Warren Buffett, Chairman, Berkshire Hathaway discusses his 13% stake in Moody's, in advance of the Financial Crisis Commission hearings last week. Buffett confesses that he wished he sold it years ago, but that he does not regret owning it, claiming it is like owning Philip Morris even though you know smoking's bad for you. He says its a great business, even though he personally does not make use of their service for his investing decisions.
DAGEN MCDOWELL, FBN ANCHOR: Barbara, if you could just -- deep apologies, if you could just hang tight we need to go to our very own Liz Claman who is with Warren Buffett -- Liz.
LIZ CLAMAN, FBN CORRESPONDENT: Yes, in fact, he's been subpoenaed to be here today at the new school in downtown Manhattan and he is here to discuss his ownership of about 13 percent stake in Moody's, the ratings agency which is very much at the store of, of course, the financial crisis and he has testified before the Financial Crisis Commission today. Before that, he speaks with us here on FOX Business.
Thank you for being here.
Warren Buffett: My pleasure
Claman: Well, they have to subpoena you. Why didn't you just agree to speak with them?
Buffett: Well, I've had requests from eight Congressional panels or panels that they authorized in the last 12 or 15 months and if I -- if I went to one without a subpoena, I'd have a hard time explaining to the other eight why I don't show up in Washington, and I have a job at Berkshire in Omaha.
So, I've always offered with any of these panels to tell them anything I know by phone, be interviewed as long as they want, they can call me back. I just did it for Elizabeth Warren's commission last week and they asked a bunch of questions about AIG, and I told them everything I knew and I said if you'd like more information call me back. So --
Claman: You're cooperating.
Buffett: Well, I didn't cooperate willingly because like I say, if I cooperate with one, I've got to cooperate with eight that want me to show up for television.
Claman: They're going to ask you here why did you own the largest stake of any shareholder in Moody's, which is the ratings agency that, Warren, so badly got these credit ratings wrong on so many levels that eventually blew up in the faces of investors. You, being the largest shareholder, what was so attractive to you about Moody's when you don't even use their products?
Buffett: Well we are forced to use it in terms of our own ratings. I don't use it in terms of making my own credit judgments about other credit --
Claman: That's what I'm talking about.
Buffett: And 10 or 12 years ago, we bought Dun & Bradstreet, which consists of two really good
businesses, Dun & Bradstreet and Moody's, Moody's being the better business because Moody's basically earns extraordinary returns on invested capital, it has the freedom to price and it's got a wonderful business and that's why we -- and Dun & Bradstreet is a good business too so we bought it 10 or 12 years ago.
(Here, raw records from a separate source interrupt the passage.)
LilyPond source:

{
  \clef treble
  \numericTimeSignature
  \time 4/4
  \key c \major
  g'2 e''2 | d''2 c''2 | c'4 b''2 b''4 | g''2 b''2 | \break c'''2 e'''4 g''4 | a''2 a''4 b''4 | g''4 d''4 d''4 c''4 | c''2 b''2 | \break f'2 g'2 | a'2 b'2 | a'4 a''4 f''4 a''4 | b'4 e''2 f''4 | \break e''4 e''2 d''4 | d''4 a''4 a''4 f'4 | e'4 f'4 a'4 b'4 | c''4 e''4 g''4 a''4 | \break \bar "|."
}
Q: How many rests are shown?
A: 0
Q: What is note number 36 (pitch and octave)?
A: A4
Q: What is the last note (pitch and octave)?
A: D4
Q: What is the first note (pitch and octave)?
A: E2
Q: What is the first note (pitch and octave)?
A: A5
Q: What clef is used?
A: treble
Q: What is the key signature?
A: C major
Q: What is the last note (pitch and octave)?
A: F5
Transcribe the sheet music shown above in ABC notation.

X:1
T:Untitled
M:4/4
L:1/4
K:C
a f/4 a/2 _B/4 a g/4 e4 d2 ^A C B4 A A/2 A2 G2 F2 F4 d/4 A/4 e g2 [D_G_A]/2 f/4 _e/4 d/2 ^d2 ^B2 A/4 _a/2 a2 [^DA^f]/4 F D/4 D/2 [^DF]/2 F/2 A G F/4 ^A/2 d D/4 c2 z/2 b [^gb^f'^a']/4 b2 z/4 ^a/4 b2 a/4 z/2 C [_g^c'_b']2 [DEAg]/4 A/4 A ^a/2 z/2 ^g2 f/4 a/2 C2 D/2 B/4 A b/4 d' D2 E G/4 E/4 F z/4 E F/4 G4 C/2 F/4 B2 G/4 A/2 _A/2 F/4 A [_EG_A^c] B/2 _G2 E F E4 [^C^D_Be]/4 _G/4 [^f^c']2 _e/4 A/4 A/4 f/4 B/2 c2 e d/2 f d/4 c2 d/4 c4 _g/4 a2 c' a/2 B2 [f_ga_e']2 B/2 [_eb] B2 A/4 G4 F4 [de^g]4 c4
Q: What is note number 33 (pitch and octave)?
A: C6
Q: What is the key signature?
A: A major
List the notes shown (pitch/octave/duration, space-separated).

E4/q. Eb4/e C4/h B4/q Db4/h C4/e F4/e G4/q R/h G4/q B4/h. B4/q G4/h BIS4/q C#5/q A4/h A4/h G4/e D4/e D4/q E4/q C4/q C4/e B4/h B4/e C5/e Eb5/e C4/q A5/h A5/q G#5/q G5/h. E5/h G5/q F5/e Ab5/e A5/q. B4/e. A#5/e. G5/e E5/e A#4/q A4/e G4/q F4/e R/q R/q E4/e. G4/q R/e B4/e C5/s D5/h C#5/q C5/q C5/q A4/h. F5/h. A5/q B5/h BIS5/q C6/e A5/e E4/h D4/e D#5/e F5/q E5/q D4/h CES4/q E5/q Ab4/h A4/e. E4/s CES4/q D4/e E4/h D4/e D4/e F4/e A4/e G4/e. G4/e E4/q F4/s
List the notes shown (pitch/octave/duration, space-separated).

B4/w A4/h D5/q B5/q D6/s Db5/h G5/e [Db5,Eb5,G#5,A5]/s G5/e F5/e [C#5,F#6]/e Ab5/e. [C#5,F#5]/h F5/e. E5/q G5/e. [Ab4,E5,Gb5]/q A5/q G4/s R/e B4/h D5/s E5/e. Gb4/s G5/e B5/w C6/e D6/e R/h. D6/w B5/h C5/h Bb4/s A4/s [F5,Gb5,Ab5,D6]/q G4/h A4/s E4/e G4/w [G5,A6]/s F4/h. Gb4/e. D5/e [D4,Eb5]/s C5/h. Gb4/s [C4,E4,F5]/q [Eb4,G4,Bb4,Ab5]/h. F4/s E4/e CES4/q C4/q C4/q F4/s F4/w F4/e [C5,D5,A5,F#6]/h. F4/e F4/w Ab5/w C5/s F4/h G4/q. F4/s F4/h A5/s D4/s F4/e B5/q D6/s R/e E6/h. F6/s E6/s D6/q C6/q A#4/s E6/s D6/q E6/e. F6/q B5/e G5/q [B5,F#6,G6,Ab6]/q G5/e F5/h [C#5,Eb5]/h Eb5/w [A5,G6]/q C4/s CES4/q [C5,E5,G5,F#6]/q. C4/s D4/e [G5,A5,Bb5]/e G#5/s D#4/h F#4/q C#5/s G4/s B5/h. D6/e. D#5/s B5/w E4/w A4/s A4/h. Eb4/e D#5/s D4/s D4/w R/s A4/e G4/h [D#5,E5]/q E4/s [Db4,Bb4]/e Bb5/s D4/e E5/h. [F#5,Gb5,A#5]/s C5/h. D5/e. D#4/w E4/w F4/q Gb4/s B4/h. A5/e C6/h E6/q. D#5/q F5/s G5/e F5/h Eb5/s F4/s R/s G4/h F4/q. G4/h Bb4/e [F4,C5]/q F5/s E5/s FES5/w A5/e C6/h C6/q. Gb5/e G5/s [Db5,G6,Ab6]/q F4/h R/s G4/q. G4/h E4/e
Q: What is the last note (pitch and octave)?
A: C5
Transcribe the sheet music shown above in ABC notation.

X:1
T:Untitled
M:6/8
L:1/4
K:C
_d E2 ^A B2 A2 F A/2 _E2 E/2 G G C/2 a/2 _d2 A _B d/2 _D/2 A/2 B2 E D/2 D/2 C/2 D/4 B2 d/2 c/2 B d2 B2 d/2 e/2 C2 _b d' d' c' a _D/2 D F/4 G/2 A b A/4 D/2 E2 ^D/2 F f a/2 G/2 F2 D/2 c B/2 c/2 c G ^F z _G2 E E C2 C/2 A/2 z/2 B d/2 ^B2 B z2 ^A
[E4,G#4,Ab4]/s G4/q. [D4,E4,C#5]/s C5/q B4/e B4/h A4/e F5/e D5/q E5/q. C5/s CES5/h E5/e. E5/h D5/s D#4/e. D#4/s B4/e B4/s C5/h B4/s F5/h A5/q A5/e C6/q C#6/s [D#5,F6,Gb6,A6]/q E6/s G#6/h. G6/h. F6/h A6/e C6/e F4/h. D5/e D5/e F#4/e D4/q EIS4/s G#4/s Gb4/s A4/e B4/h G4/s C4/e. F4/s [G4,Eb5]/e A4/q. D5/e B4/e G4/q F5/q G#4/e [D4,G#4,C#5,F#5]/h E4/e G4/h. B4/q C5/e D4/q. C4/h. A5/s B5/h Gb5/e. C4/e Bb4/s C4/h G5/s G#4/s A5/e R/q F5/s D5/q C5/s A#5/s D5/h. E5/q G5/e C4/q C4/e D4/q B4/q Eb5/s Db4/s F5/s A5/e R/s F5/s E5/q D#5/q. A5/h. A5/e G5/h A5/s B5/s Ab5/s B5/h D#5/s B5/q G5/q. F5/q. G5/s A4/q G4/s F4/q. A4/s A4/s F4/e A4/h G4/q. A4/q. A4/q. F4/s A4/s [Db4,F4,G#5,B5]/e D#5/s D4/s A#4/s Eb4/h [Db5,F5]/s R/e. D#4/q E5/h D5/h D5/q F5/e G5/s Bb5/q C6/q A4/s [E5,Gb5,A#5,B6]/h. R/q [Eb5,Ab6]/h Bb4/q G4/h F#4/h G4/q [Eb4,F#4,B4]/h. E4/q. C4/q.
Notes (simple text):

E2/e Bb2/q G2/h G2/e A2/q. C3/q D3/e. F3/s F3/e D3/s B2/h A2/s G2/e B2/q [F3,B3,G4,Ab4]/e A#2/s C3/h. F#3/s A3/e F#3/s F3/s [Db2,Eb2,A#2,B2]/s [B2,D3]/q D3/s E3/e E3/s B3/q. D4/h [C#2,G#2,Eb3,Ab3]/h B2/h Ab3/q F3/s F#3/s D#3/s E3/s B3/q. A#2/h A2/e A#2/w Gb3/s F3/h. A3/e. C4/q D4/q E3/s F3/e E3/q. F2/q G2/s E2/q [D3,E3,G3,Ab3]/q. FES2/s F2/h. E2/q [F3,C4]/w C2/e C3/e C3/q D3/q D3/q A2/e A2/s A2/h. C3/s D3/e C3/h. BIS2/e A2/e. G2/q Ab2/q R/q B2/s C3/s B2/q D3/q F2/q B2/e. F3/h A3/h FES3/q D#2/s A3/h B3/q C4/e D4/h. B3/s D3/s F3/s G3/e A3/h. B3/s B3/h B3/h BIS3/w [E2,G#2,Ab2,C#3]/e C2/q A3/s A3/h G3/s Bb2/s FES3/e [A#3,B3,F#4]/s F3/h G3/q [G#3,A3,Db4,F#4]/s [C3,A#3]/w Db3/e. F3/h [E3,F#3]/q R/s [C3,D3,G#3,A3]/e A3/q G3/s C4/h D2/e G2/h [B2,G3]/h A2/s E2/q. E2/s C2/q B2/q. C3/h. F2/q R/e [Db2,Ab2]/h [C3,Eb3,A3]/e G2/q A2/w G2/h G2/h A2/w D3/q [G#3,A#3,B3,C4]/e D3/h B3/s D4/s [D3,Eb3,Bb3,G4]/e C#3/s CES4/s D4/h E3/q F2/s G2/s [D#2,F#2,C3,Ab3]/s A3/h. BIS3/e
Claman: So it's purely, look, I don't smoke, but I own Phillip Morris kind of decision.
Buffett: Right.
Claman: OK, that much I get. A lot of people here today are saying that the business model is so conflicted at these ratings agencies, specifically Moody's where it's issue or pays, meaning the very business or product that is getting rated, that's the organization that pays Moody's to rate it. Should the business model be changed?
Buffett: It's pretty hard to change it, Liz. I mean, just imagine if you're my sister out in Omaha and you want to buy a triple-A bond. Are you going to make a payment to Moody's for it? You know, you're going to hear that it's rated triple-A, you know, by listening to your network or something of the sort and you're not going to pay.
So, it's not very feasible to have the people who buy triple-A bonds one by one -- $10,000 bond here, 5,000 bond -- to make them pay for it.
Claman: Should the government mandate ratings agencies be nationally recognized, sort of the Good Housekeeping Seal of Approval?
Buffett: Well, in a sense, states have done that already in terms of -- and actually, the banking authorities have done it because they've already said that you needed to be rated -- you need to own securities of a certain rating if you ran a life insurance company or that sort of thing.
So there has been a mandated rating arrangement and that's the reason that we have no price flexibility when we -- when Standard & Poor's or Moody's come to rate Berkshire and they say we're going to charge you a million dollars, and I say, gee, I'd like to do it $900,000. And they say, well, look around down the street, you won't find somebody.
Claman: Well, we all know how wrong they got it when they were rating triple-A what turned out to be total and utter junk. Warren, do you think that the ratings agencies are culpable for the financial crisis?